■ EXERCISE DESCRIPTION ■
Reproduce exactly, with no other output, every line of the data below from the line containing "Q: Label granularity?" to the end, inclusive.

■ Saved entries ■
- - - - - - -

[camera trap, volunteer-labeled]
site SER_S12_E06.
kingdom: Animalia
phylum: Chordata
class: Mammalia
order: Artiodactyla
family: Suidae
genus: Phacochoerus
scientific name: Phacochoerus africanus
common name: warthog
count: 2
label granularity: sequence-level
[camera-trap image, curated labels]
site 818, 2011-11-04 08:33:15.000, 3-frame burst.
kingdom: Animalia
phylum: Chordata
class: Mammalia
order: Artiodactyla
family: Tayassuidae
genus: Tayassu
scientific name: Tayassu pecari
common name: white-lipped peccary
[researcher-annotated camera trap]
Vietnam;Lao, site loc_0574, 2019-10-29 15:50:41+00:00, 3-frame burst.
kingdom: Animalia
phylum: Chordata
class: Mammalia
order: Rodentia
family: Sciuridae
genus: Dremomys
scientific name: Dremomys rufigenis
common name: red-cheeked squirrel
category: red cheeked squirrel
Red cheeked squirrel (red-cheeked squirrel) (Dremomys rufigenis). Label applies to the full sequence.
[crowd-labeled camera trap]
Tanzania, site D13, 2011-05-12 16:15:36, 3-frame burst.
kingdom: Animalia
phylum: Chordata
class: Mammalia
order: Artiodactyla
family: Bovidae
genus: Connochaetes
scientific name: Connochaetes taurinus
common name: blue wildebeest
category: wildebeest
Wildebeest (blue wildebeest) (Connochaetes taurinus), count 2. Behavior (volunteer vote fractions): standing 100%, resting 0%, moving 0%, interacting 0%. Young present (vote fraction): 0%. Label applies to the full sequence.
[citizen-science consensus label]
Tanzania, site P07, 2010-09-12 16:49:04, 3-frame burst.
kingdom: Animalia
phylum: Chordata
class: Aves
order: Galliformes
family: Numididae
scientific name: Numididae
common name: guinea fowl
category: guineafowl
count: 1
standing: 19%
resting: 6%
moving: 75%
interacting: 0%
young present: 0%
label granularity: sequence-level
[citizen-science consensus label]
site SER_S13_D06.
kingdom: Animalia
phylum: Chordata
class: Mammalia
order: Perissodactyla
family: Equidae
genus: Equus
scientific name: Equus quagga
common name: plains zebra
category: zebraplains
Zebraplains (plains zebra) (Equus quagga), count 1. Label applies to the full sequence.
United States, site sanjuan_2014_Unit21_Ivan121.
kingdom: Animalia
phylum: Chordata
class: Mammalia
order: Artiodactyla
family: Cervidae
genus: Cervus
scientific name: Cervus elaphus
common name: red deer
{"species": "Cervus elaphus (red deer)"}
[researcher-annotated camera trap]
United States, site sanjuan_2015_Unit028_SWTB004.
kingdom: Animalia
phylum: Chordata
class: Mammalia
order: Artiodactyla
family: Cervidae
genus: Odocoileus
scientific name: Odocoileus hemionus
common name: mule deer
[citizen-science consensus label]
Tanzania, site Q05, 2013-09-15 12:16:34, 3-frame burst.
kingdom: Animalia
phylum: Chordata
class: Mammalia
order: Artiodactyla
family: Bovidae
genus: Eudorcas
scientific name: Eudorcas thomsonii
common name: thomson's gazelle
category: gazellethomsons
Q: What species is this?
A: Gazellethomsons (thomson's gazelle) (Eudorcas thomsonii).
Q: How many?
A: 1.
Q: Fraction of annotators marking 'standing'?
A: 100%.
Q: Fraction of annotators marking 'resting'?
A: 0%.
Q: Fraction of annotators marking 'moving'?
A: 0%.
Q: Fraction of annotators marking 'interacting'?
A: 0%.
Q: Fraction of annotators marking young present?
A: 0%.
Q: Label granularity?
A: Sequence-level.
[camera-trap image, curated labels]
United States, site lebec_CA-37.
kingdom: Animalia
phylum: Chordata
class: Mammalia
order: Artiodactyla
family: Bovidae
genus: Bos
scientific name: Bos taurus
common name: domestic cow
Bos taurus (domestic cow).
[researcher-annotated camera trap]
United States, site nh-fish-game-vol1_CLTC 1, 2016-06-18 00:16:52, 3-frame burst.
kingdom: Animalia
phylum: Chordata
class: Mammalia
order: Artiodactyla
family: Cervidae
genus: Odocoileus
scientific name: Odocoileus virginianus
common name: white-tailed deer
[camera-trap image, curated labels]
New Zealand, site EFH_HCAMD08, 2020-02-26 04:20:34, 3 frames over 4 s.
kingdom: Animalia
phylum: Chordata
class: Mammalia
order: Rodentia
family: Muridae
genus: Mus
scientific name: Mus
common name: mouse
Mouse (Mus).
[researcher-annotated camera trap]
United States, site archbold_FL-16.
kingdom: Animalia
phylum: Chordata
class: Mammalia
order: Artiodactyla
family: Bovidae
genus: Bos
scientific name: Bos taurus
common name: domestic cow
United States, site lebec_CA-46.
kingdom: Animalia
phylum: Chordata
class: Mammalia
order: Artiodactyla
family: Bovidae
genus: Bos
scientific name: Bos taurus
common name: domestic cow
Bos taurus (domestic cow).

- - - - - - -

■ SOLUTION BELOW ■
Q: Label granularity?
A: Sequence-level.
[camera-trap image, curated labels]
United States, site lebec_CA-37.
kingdom: Animalia
phylum: Chordata
class: Mammalia
order: Artiodactyla
family: Bovidae
genus: Bos
scientific name: Bos taurus
common name: domestic cow
Bos taurus (domestic cow).
[researcher-annotated camera trap]
United States, site nh-fish-game-vol1_CLTC 1, 2016-06-18 00:16:52, 3-frame burst.
kingdom: Animalia
phylum: Chordata
class: Mammalia
order: Artiodactyla
family: Cervidae
genus: Odocoileus
scientific name: Odocoileus virginianus
common name: white-tailed deer
[camera-trap image, curated labels]
New Zealand, site EFH_HCAMD08, 2020-02-26 04:20:34, 3 frames over 4 s.
kingdom: Animalia
phylum: Chordata
class: Mammalia
order: Rodentia
family: Muridae
genus: Mus
scientific name: Mus
common name: mouse
Mouse (Mus).
[researcher-annotated camera trap]
United States, site archbold_FL-16.
kingdom: Animalia
phylum: Chordata
class: Mammalia
order: Artiodactyla
family: Bovidae
genus: Bos
scientific name: Bos taurus
common name: domestic cow
United States, site lebec_CA-46.
kingdom: Animalia
phylum: Chordata
class: Mammalia
order: Artiodactyla
family: Bovidae
genus: Bos
scientific name: Bos taurus
common name: domestic cow
Bos taurus (domestic cow).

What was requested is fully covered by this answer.